:: EXCERPTED TEXT

These stabs are sweet i got them a month or so ago and have already seen a significant jump in my average scores for Indoors will find out about outdoors in a few months... You all should check them out they are sweet!!


----------



## Robin Hall (Dec 8, 2005)

smwal023 said:


> how much is all the platium staff


We hope to have the 2011 MSRP posted on our site later today.


----------



## asa1485 (Jan 16, 2008)

smwal023 said:


> how much is all the platium staff


$269 msrp


----------



## jfuller17 (Jan 28, 2007)

Very nice looking stuff!


----------



## asa1485 (Jan 16, 2008)

Yes sir


----------



## craigos (Aug 29, 2005)

I was fortunate enough to get a set of the 33" fronts and 15" sides from Erik and they are wonderful. Very well made, the new vbar is so solid and adjustable. The best quality available.


----------



## BowStrapped (Aug 3, 2010)

When will retailers be carrying these ?


----------



## mikenegus (Mar 26, 2009)

$269.00 for the set? Or just the front stab?


----------



## asa1485 (Jan 16, 2008)

BowStrapped said:


> When will retailers be carrying these ?


They should be able to order them now.


----------



## asa1485 (Jan 16, 2008)

mikenegus said:


> $269.00 for the set? Or just the front stab?


Front bar.


----------

::::
:: RECORD EXTRACTS

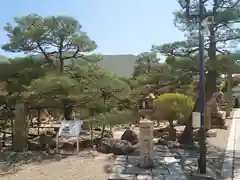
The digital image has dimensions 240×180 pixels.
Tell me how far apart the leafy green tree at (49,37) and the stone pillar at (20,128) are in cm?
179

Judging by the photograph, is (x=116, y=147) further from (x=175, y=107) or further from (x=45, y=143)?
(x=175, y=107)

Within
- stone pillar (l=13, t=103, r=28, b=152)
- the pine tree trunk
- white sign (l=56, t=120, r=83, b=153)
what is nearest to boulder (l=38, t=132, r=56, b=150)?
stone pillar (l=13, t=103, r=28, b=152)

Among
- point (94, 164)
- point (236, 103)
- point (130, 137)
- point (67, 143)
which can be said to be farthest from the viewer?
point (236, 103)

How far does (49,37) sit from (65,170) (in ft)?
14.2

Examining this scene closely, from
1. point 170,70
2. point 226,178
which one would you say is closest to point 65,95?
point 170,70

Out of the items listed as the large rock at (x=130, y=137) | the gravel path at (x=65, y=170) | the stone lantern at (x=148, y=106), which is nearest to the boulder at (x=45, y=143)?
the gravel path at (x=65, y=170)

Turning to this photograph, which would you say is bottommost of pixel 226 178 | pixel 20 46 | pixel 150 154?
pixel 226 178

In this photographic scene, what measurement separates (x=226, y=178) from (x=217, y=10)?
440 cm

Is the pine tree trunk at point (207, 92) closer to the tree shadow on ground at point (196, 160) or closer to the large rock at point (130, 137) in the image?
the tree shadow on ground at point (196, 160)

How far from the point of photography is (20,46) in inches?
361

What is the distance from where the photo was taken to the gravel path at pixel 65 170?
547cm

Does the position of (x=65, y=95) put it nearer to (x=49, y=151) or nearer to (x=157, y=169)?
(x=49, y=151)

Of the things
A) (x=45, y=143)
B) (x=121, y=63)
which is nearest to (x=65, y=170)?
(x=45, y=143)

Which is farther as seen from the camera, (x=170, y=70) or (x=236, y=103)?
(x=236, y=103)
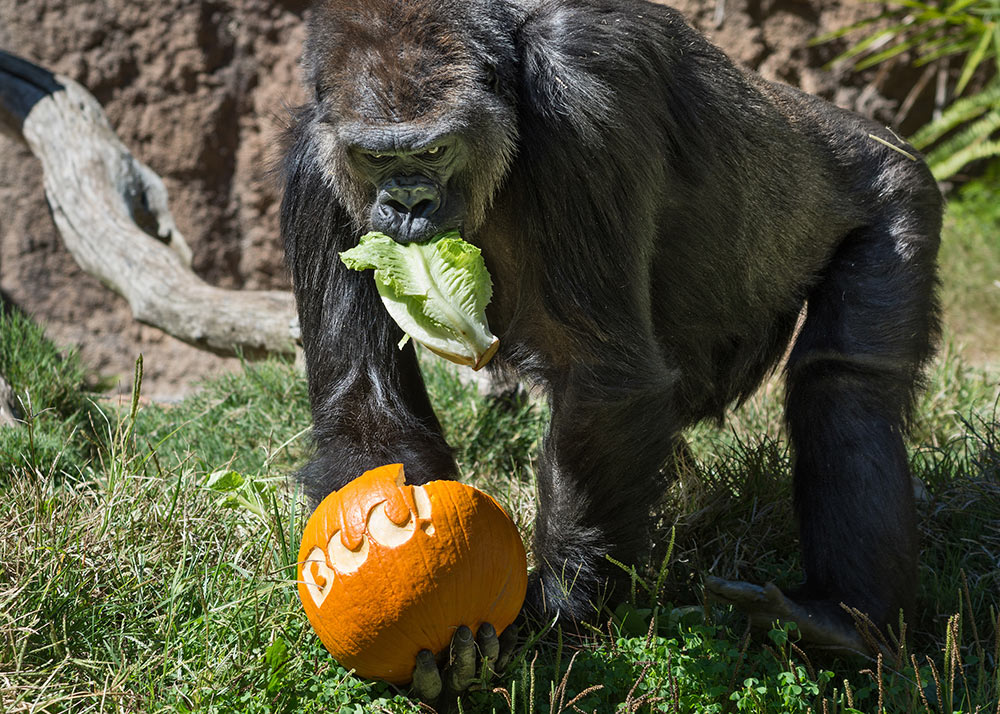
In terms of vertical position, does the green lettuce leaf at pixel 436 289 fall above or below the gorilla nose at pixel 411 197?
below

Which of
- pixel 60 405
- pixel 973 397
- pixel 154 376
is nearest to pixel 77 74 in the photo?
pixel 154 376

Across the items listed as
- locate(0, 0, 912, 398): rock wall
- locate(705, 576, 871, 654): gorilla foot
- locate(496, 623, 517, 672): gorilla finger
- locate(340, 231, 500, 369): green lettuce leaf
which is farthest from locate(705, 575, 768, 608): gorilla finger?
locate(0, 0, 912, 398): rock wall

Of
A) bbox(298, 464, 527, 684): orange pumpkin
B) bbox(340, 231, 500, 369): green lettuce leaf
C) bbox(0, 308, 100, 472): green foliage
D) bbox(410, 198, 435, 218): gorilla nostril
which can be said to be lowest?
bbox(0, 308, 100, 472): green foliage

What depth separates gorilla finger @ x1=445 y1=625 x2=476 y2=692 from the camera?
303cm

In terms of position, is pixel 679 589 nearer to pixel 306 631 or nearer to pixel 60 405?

::::

### GIVEN EXERCISE
In the forum thread about stabilizers, what does the $269 MSRP cover, the whole set or only the front stabilizer?

### RESULT
Only the front bar.